The problem: Write out all of the items below again, swapping "landscaped median" for "traffic island" wherever it occurs and leaving everything else unchanged. Leave the pictures out of your answer.

Provided data:

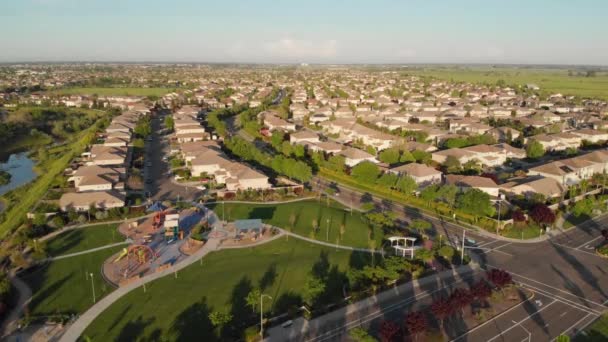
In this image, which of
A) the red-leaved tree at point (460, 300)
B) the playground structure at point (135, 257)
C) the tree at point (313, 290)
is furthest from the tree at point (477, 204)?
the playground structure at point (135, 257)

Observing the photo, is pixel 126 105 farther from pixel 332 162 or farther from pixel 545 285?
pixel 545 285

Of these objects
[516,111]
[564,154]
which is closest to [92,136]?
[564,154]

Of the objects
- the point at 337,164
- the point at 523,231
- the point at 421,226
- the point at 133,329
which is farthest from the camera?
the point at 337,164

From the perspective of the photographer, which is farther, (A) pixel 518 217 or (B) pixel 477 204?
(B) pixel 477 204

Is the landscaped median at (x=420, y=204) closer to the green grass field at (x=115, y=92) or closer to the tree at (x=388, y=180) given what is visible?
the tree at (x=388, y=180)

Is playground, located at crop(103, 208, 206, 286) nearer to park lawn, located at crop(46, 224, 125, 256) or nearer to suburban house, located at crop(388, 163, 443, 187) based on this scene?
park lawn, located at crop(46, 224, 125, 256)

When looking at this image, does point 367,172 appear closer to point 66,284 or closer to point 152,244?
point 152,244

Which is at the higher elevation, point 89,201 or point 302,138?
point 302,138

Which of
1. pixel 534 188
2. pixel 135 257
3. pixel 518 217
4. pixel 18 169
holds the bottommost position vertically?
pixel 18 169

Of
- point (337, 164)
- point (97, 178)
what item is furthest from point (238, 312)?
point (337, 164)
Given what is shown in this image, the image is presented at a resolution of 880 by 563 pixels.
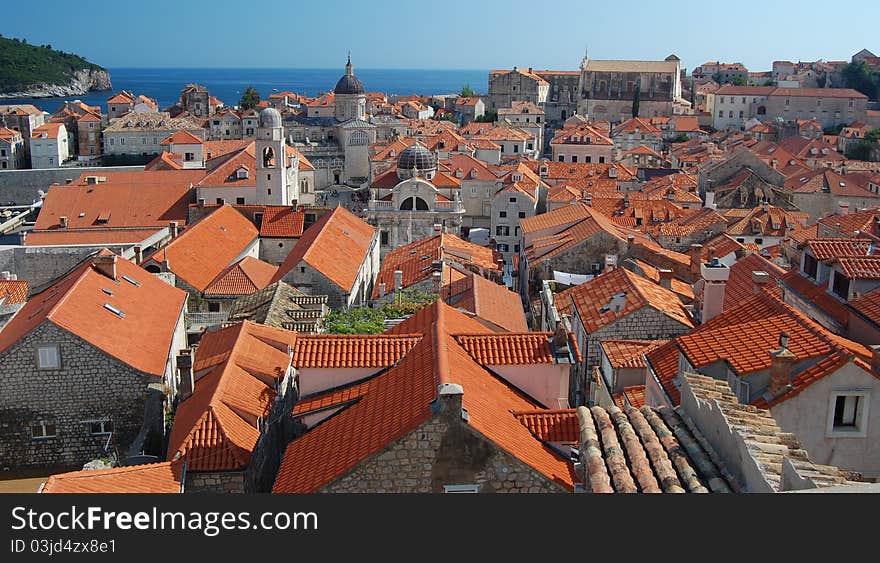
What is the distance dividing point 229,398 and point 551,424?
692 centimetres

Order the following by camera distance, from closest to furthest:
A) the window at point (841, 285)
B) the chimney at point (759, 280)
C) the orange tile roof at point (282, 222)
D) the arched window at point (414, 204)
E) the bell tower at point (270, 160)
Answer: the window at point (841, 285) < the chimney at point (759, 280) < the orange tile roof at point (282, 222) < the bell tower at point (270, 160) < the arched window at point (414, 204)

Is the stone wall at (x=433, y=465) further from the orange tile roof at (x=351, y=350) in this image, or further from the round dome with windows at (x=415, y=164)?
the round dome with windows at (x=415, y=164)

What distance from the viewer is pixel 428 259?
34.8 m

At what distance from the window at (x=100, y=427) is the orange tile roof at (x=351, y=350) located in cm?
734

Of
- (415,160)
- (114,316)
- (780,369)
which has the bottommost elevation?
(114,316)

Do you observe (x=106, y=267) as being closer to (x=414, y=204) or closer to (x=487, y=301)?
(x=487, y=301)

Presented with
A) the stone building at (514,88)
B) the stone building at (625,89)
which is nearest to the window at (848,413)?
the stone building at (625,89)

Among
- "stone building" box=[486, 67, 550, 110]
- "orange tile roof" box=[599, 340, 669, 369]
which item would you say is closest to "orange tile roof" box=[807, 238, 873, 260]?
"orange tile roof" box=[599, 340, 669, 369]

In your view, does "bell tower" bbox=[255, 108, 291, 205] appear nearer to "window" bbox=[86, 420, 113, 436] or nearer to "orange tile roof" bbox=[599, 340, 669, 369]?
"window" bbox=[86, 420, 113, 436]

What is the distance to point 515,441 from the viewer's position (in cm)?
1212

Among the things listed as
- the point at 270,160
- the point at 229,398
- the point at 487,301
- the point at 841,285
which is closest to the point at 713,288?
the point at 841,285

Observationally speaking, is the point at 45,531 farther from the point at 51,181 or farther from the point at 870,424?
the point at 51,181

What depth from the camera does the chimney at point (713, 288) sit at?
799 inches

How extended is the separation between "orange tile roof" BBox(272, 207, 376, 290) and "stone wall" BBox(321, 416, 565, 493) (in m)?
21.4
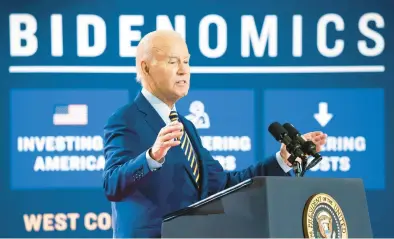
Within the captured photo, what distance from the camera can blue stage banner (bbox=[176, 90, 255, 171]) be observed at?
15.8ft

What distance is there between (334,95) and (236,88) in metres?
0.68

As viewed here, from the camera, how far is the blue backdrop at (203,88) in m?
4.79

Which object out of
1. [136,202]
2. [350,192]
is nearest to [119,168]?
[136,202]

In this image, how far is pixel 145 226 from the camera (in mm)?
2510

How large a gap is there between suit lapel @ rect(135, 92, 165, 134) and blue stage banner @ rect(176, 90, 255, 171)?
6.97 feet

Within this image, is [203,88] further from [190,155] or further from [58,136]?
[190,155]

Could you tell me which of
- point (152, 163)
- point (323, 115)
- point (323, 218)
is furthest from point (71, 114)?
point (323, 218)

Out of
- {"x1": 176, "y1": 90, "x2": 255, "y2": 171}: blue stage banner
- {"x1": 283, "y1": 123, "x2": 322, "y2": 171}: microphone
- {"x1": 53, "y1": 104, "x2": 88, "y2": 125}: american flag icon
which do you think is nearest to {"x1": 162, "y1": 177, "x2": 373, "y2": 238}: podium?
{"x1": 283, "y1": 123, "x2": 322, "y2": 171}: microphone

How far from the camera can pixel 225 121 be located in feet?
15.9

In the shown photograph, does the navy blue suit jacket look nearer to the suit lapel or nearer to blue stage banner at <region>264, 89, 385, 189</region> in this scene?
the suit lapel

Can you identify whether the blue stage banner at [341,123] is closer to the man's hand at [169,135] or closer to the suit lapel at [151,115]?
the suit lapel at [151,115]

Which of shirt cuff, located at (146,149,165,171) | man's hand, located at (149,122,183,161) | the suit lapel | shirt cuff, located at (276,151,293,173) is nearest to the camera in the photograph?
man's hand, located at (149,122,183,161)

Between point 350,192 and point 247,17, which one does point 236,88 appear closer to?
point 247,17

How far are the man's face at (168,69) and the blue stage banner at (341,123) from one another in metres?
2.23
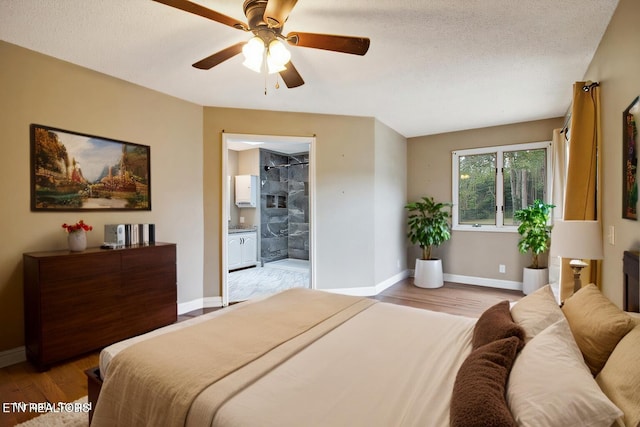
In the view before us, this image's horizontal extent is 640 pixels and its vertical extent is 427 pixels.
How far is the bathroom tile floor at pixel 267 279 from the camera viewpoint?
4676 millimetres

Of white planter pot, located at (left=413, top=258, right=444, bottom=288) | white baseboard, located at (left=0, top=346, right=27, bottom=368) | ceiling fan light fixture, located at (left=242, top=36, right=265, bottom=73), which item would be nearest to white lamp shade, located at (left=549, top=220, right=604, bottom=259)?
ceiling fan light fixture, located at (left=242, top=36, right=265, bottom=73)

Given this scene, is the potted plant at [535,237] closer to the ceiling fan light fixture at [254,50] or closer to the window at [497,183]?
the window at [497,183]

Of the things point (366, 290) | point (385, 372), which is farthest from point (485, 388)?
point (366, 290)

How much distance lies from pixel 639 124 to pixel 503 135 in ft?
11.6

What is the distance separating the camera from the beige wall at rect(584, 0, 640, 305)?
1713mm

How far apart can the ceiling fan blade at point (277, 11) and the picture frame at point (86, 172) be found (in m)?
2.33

Solution:
In this image, which of
A) the red-leaved tree at point (460, 300)
B) the playground structure at point (135, 257)
C) the tree at point (313, 290)
is furthest from the tree at point (477, 204)?
the playground structure at point (135, 257)

Observing the photo, is pixel 126 105 farther from pixel 332 162 or farther from pixel 545 285?
pixel 545 285

Of these objects
[516,111]
[564,154]
which is closest to [92,136]?
[564,154]

Of the objects
- the point at 337,164
- the point at 523,231
- the point at 421,226
- the point at 133,329
which is farthest from the camera?
the point at 337,164

From the perspective of the photographer, which is farther, (A) pixel 518 217 or (B) pixel 477 204?
(B) pixel 477 204

Is the traffic island at (x=420, y=204) closer to the green grass field at (x=115, y=92) or closer to the tree at (x=388, y=180) given what is visible?
the tree at (x=388, y=180)

Is playground, located at crop(103, 208, 206, 286) nearer to park lawn, located at crop(46, 224, 125, 256) or nearer to suburban house, located at crop(388, 163, 443, 187) based on this scene?
park lawn, located at crop(46, 224, 125, 256)

When looking at this image, does point 367,172 appear closer to point 66,284 or closer to point 152,244?
point 152,244

Which is at the higher elevation, point 89,201 or point 302,138?
point 302,138

Which of
1. pixel 534 188
2. pixel 135 257
3. pixel 518 217
4. pixel 18 169
holds the bottommost position vertically?
pixel 18 169

Of
- point (337, 164)
- point (97, 178)
what item is furthest from point (238, 312)?
point (337, 164)
Given what is shown in this image, the image is presented at a resolution of 880 by 563 pixels.
What is the distance dividing point 229,398 and point 551,424?
692 centimetres

Order the following by camera distance, from closest to furthest:
A) the window at point (841, 285)
B) the chimney at point (759, 280)
C) the orange tile roof at point (282, 222)
D) the arched window at point (414, 204)
E) the bell tower at point (270, 160)
Answer: the window at point (841, 285) < the chimney at point (759, 280) < the orange tile roof at point (282, 222) < the bell tower at point (270, 160) < the arched window at point (414, 204)

Is the stone wall at (x=433, y=465) further from the orange tile roof at (x=351, y=350) in this image, or further from the round dome with windows at (x=415, y=164)?
the round dome with windows at (x=415, y=164)

What distance from the viewer is pixel 428 259?
34.8 m

At what distance from the window at (x=100, y=427) is the orange tile roof at (x=351, y=350) located in cm?
734

Of
- (415,160)
- (114,316)
- (780,369)
which has the bottommost elevation?
(114,316)

Do you observe (x=106, y=267) as being closer to (x=414, y=204) or closer to (x=487, y=301)?
(x=487, y=301)

Presented with
A) the stone building at (514,88)
B) the stone building at (625,89)
which is nearest to the window at (848,413)?
the stone building at (625,89)

Among
- "stone building" box=[486, 67, 550, 110]
- "orange tile roof" box=[599, 340, 669, 369]
which item would you say is closest to "orange tile roof" box=[807, 238, 873, 260]?
"orange tile roof" box=[599, 340, 669, 369]

In your view, does "bell tower" bbox=[255, 108, 291, 205] appear nearer to "window" bbox=[86, 420, 113, 436] or nearer to "orange tile roof" bbox=[599, 340, 669, 369]?
"window" bbox=[86, 420, 113, 436]

What is the distance to point 515,441 from the viewer's position (in cm)?
1212

Among the things listed as
- the point at 270,160
- the point at 229,398
- the point at 487,301
- the point at 841,285
which is closest to the point at 713,288?
the point at 841,285

Observationally speaking, is the point at 45,531 farther from the point at 51,181 or farther from the point at 870,424?
the point at 51,181

What depth from the camera does the chimney at point (713, 288) sit at?
799 inches

How extended is the separation between "orange tile roof" BBox(272, 207, 376, 290) and "stone wall" BBox(321, 416, 565, 493) (in m)?
21.4
Within the captured photo, what distance from the camera can blue stage banner (bbox=[176, 90, 255, 171]) be observed at?
15.8ft

What distance is there between (334,95) and (236,88) in metres?
0.68

As viewed here, from the camera, how far is the blue backdrop at (203,88) in m?
4.79

Which object out of
1. [136,202]
2. [350,192]
is nearest to [119,168]?
[136,202]

In this image, how far is pixel 145 226 from the camera (in mm)?
2510

How large a gap is there between suit lapel @ rect(135, 92, 165, 134) and blue stage banner @ rect(176, 90, 255, 171)?
6.97 feet

Within this image, is [203,88] further from [190,155] or further from [58,136]?
[190,155]

Could you tell me which of
- point (152, 163)
- point (323, 115)
- point (323, 218)
is furthest from point (71, 114)?
point (323, 218)

Out of
- {"x1": 176, "y1": 90, "x2": 255, "y2": 171}: blue stage banner
- {"x1": 283, "y1": 123, "x2": 322, "y2": 171}: microphone
- {"x1": 53, "y1": 104, "x2": 88, "y2": 125}: american flag icon
which do you think is nearest to {"x1": 162, "y1": 177, "x2": 373, "y2": 238}: podium?
{"x1": 283, "y1": 123, "x2": 322, "y2": 171}: microphone

How far from the camera can pixel 225 121 be located in feet?
15.9

In the shown photograph, does the navy blue suit jacket look nearer to the suit lapel or nearer to blue stage banner at <region>264, 89, 385, 189</region> in this scene?
the suit lapel

Can you identify whether the blue stage banner at [341,123] is closer to the man's hand at [169,135] or closer to the suit lapel at [151,115]?
the suit lapel at [151,115]

Which of shirt cuff, located at (146,149,165,171) | man's hand, located at (149,122,183,161) | the suit lapel | shirt cuff, located at (276,151,293,173) is nearest to the camera in the photograph?
man's hand, located at (149,122,183,161)

Between point 350,192 and point 247,17, which one does point 236,88 appear closer to?
point 247,17

How far are the man's face at (168,69) and the blue stage banner at (341,123) from one another in metres?
2.23
In the view before us, this image's horizontal extent is 640 pixels and its vertical extent is 427 pixels.
How far is the bathroom tile floor at pixel 267 279 from the camera viewpoint?
4676 millimetres

Of white planter pot, located at (left=413, top=258, right=444, bottom=288) | white baseboard, located at (left=0, top=346, right=27, bottom=368) | ceiling fan light fixture, located at (left=242, top=36, right=265, bottom=73), which item would be nearest to white lamp shade, located at (left=549, top=220, right=604, bottom=259)?
ceiling fan light fixture, located at (left=242, top=36, right=265, bottom=73)

Given this scene, is the potted plant at [535,237] closer to the ceiling fan light fixture at [254,50] or closer to the window at [497,183]?
the window at [497,183]

Of the things point (366, 290) | point (385, 372), which is farthest from point (485, 388)?
point (366, 290)

How much distance lies from pixel 639 124 to pixel 503 135 in ft?
11.6

What is the distance separating the camera from the beige wall at rect(584, 0, 640, 305)?
1713mm

How far apart can the ceiling fan blade at point (277, 11) and the picture frame at point (86, 172) be found (in m)?
2.33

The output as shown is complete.